ИСХОДНЫЙ ТЕКСТ:
>>>

Страница 33 из 53
Рационалистический революционаризм принимал на русской почве крайне радикальные и экстремистские формы, ибо трагически столкнулся со своим самым принципиальным противником — глубоко укорененным в русской истории и народной памяти православным сознанием. Действительно, общие начала, абсолютные догмы, формально правильные силлогизмы, составленные из посылок Ламетри, Кондильяка и Гольбаха, Бюхнера, Фогта и Молешотта, Кабэ, Оуэна и Фурье, Писарева, Чернышевского и Белинского, Бакунина, Нечаева и Маркса, осуждали на смерть прежде всего то, что принципиально не укладывалось в схемы атеизма и социализма, позитивизма и материализма, в представления о человеке как об усиленно сознающей мыши и усовершенствованной обезьяне и тем самым более всего мешало их самоутверждению и торжеству, экстенсивному развертыванию в социальной жизни.

<<<

УКАЗАНИЕ A:
Пожалуйста, перепечатайте исходный текст целиком, ничего в нем не меняя.
Исходный текст и записи никак не связаны между собой.

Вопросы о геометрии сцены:
>>>

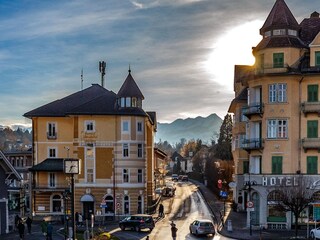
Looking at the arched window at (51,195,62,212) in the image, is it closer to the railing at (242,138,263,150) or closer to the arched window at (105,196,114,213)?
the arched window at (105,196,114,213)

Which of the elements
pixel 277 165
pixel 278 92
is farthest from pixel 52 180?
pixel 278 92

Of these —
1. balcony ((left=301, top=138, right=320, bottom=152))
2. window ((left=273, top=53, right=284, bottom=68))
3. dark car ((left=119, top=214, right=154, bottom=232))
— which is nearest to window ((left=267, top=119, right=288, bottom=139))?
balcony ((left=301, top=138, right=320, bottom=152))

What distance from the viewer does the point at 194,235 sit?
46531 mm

<<<
>>>

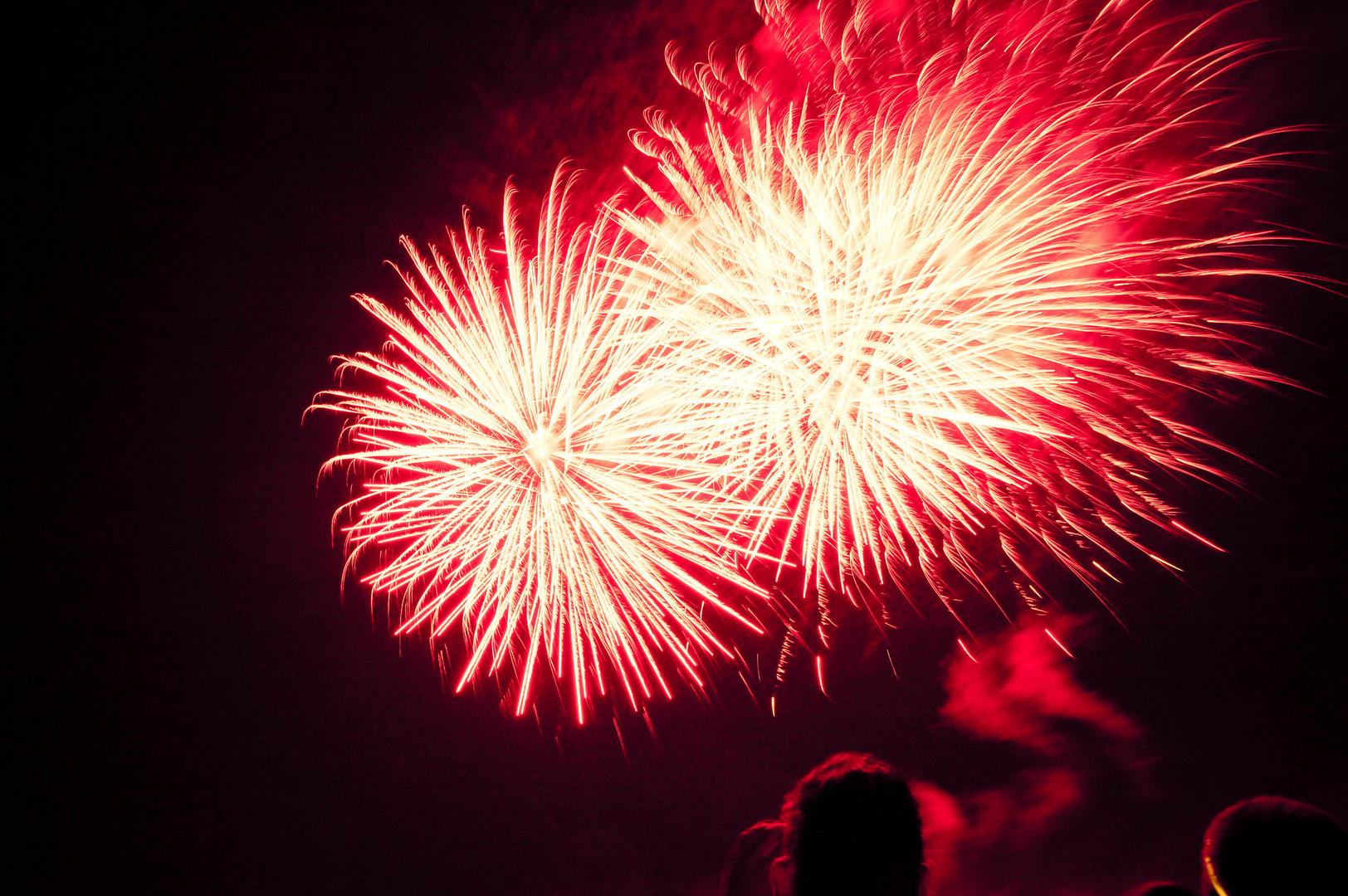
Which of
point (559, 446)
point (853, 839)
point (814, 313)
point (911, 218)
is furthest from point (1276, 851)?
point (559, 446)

<<<

УКАЗАНИЕ B:
Сосчитайте, сколько строк в записях содержат слово "balcony", учитывая регистр букв. В ответе укажите только число.

ОТВЕТ НА ЗАДАНИЕ A:
Страница 33 из 53
Рационалистический революционаризм принимал на русской почве крайне радикальные и экстремистские формы, ибо трагически столкнулся со своим самым принципиальным противником — глубоко укорененным в русской истории и народной памяти православным сознанием. Действительно, общие начала, абсолютные догмы, формально правильные силлогизмы, составленные из посылок Ламетри, Кондильяка и Гольбаха, Бюхнера, Фогта и Молешотта, Кабэ, Оуэна и Фурье, Писарева, Чернышевского и Белинского, Бакунина, Нечаева и Маркса, осуждали на смерть прежде всего то, что принципиально не укладывалось в схемы атеизма и социализма, позитивизма и материализма, в представления о человеке как об усиленно сознающей мыши и усовершенствованной обезьяне и тем самым более всего мешало их самоутверждению и торжеству, экстенсивному развертыванию в социальной жизни.

ОТВЕТ НА ЗАДАНИЕ B:
2